REPUBLIKA.CO.ID, AMMAN -- Meningkatnya ketegangan di Tepi Barat dan Lebanon merupakan bagian dari agenda ekstremis Pemerintah Israel untuk memperpanjang kepemimpinan politiknya dan menyeret Barat ke dalam perang kawasan. Hal itu disampaikan Menteri Luar Negeri Yordania Ayman Safadi pada Rabu (3/1/2024).
"Kejahatan yang dilakukan Israel di Palestina dan Lebanon merupakan terjemahan dari agenda ini. Israel menerapkannya melalui pembunuhan dan penghancuran," kata Safadi dalam sebuah pernyataan setelah pembunuhan wakil ketua Hamas Saleh Arouri di Ibu Kota Beirut, Lebanon, pada 2 Januari.
"Semua orang akan menanggung akibat karena melanggar hukum internasional dan tidak membendung ekstremisme ini," kata dia menambahkan.
Arouri dan enam orang lainnya tewas pada Selasa dalam sebuah serangan pesawat tak berawak Israel di Distrik Dahieh, Beirut, yang disebut sebagai benteng Hizbullah. Sekretaris Jenderal Hizbullah Hassan Nasrallah menyatakan pembunuhan wakil ketua Hamas Saleh al-Arouri tak akan luput dari hukuman.
Insiden itu terjadi sebagai dampak perluasan perang Israel dan Hamas di Jalur Gaza. "Apa yang terjadi kemarin dan pembunuhan Arouri sangat berbahaya," kata Nasrallah dalam sambutannya Rabu malam.
"Serangan ini adalah yang pertama sejak 2006," sambung dia.
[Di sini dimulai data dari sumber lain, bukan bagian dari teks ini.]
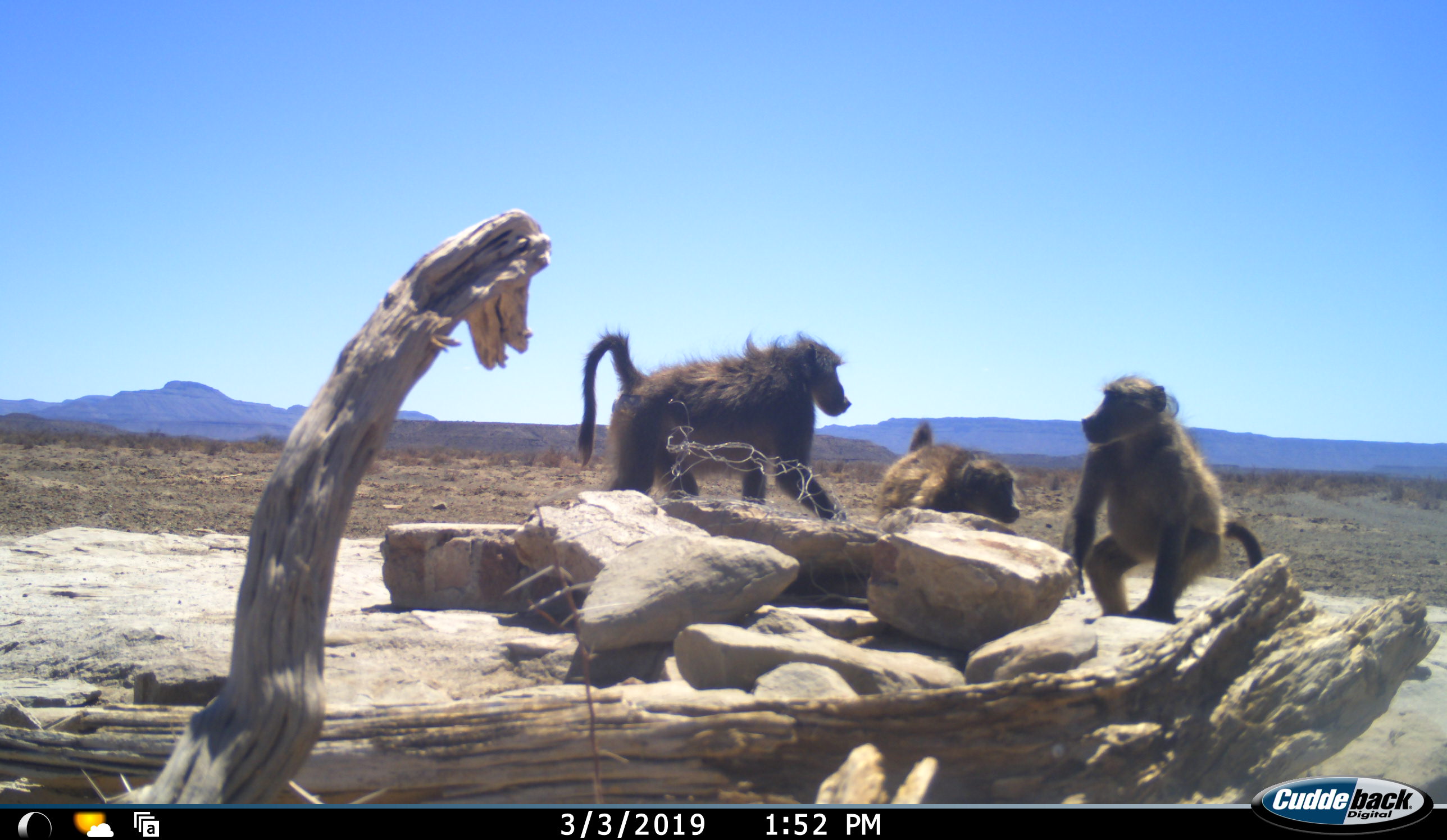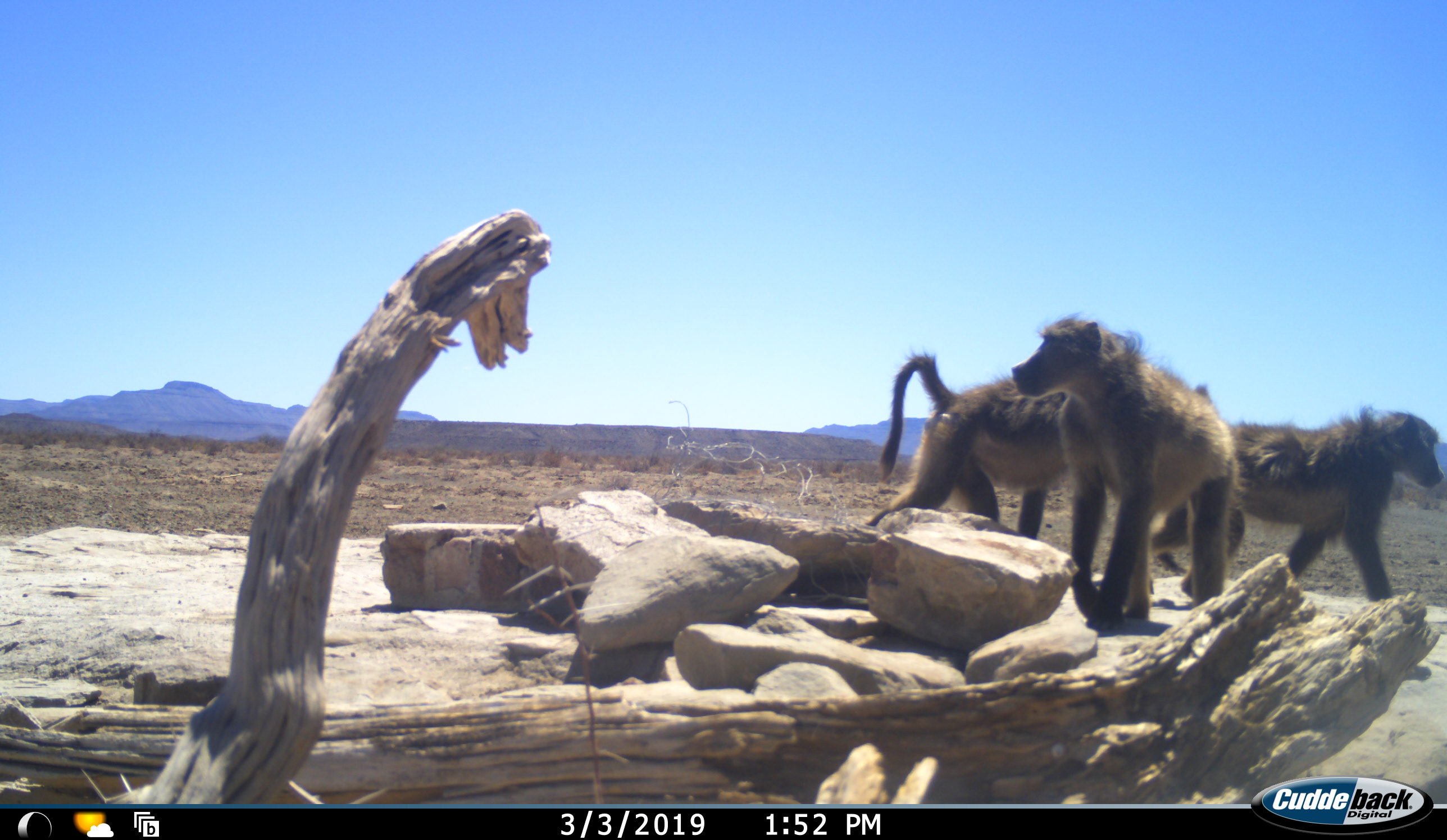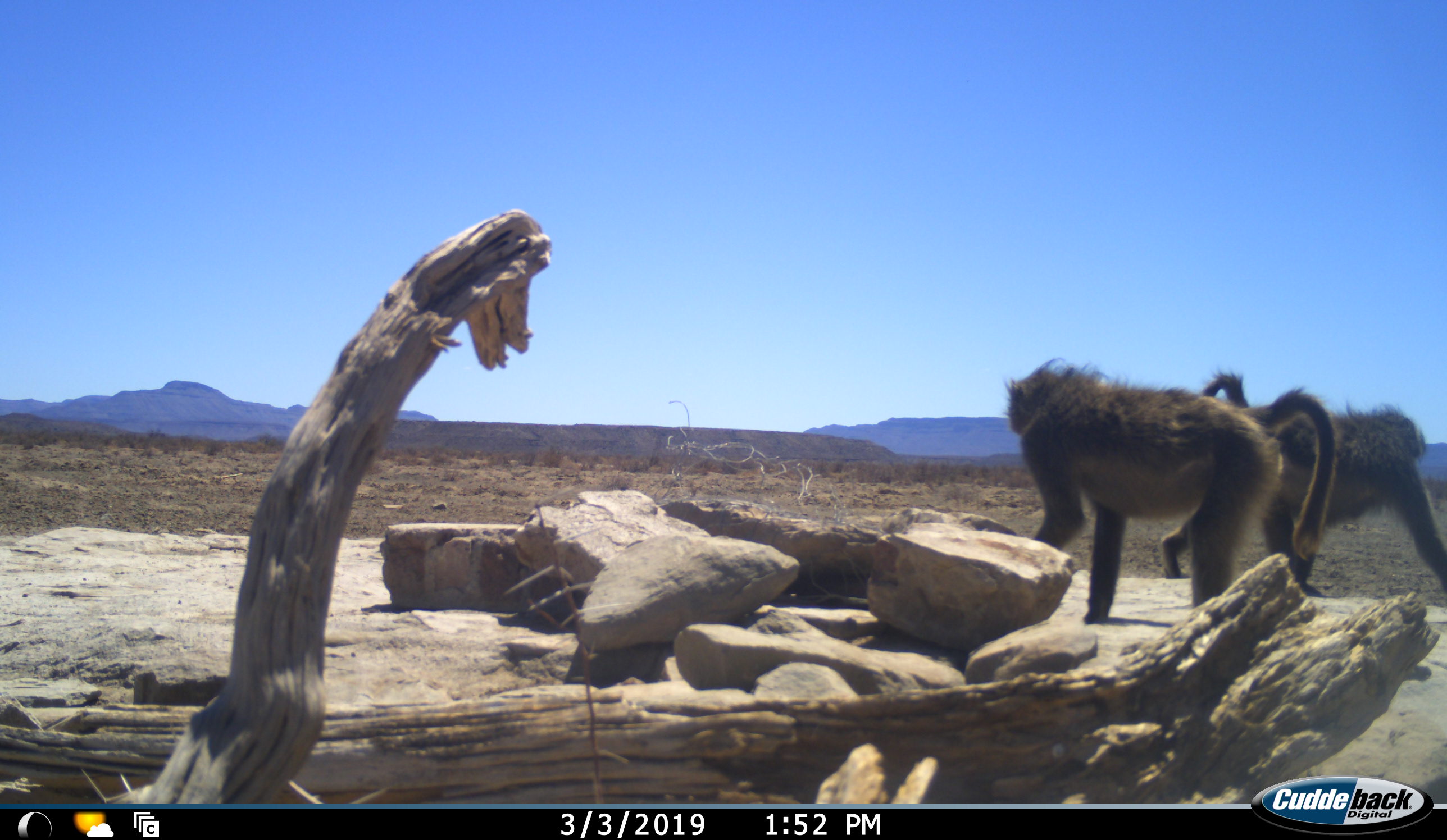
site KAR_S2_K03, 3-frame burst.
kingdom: Animalia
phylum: Chordata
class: Mammalia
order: Primates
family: Cercopithecidae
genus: Papio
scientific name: Papio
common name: baboon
Baboon (Papio), count 3. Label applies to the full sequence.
Nasrallah menyebut pembunuhan Arouri adalah upaya Israel dalam mengirimkan kesan bahwa mereka menang setelah gagal mencapai tujuan di Gaza.
Arouri adalah tokoh Hamas paling senior yang dibunuh Israel sejak pecahnya konflik Gaza pada 7 Oktober 2023. Iran mengutuk keras serangan Israel yang menewaskan Arouri itu.
Juru Bicara Kementerian Luar Negeri Iran Nasser Kanaani memperingatkan bahwa pembunuhan para pemimpin Hamas pasti akan menciptakan gelombang perlawanan dan motivasi untuk melawan pendudukan Israel, tak hanya Palestina tetapi juga Timur Tengah.
Pasukan penjaga perdamaian PBB di Lebanon (UNFIL) juga menyuarakan keprihatinan mendalam atas kemungkinan meningkatkan permusuhan di kawasan itu setelah pembunuhan Arouri.